## [WHAT IS EXPECTED]
Retype the data that follows exactly. No pictures belong in the copy.

[Items listed in a dataset]

☆ ☆ ☆ ☆ ☆

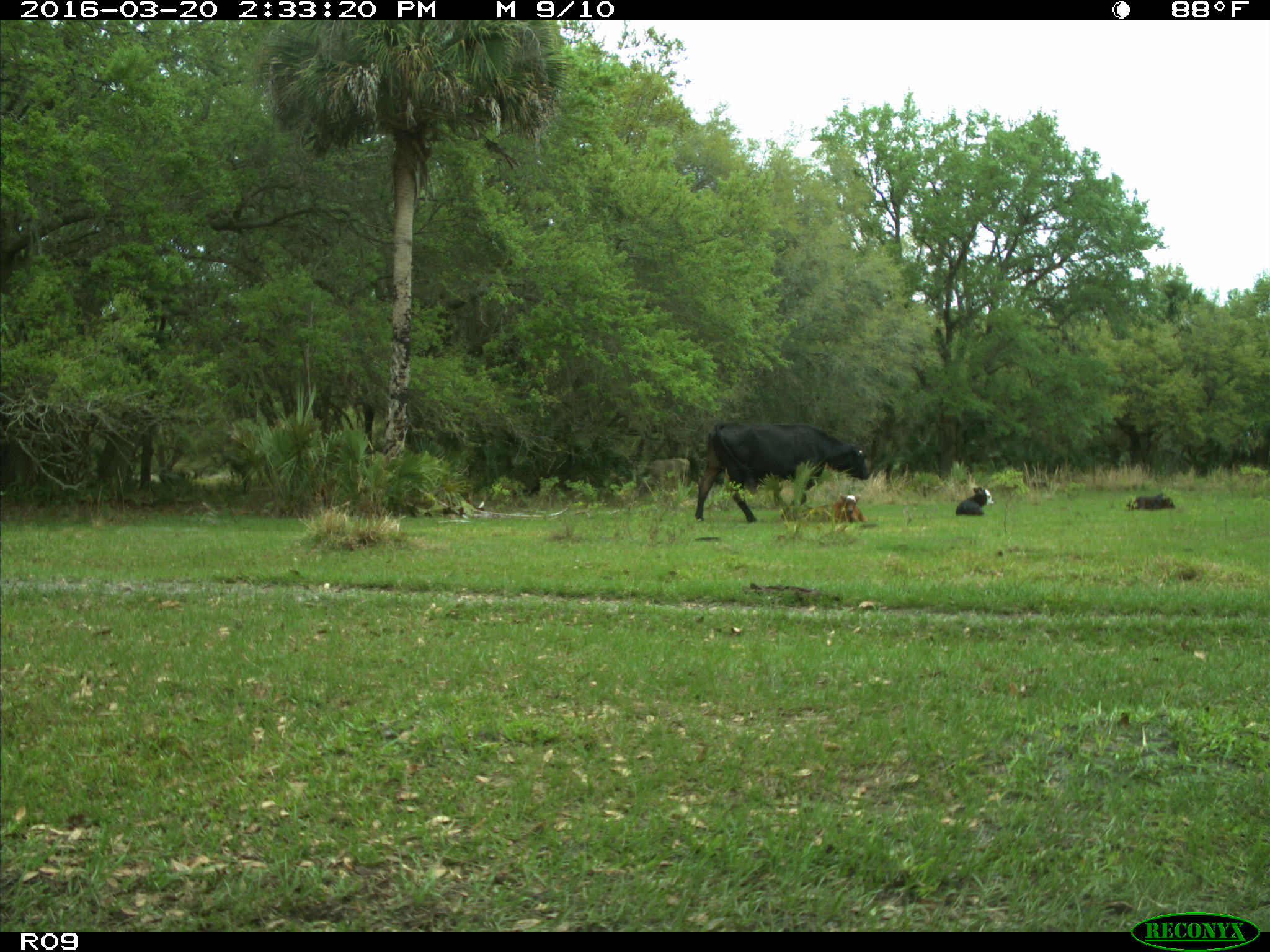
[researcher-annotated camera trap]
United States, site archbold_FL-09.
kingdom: Animalia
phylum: Chordata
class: Mammalia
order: Artiodactyla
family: Bovidae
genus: Bos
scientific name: Bos taurus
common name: domestic cow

☆ ☆ ☆ ☆ ☆

## [YOUR RESPONSE]
[researcher-annotated camera trap]
United States, site archbold_FL-09.
kingdom: Animalia
phylum: Chordata
class: Mammalia
order: Artiodactyla
family: Bovidae
genus: Bos
scientific name: Bos taurus
common name: domestic cow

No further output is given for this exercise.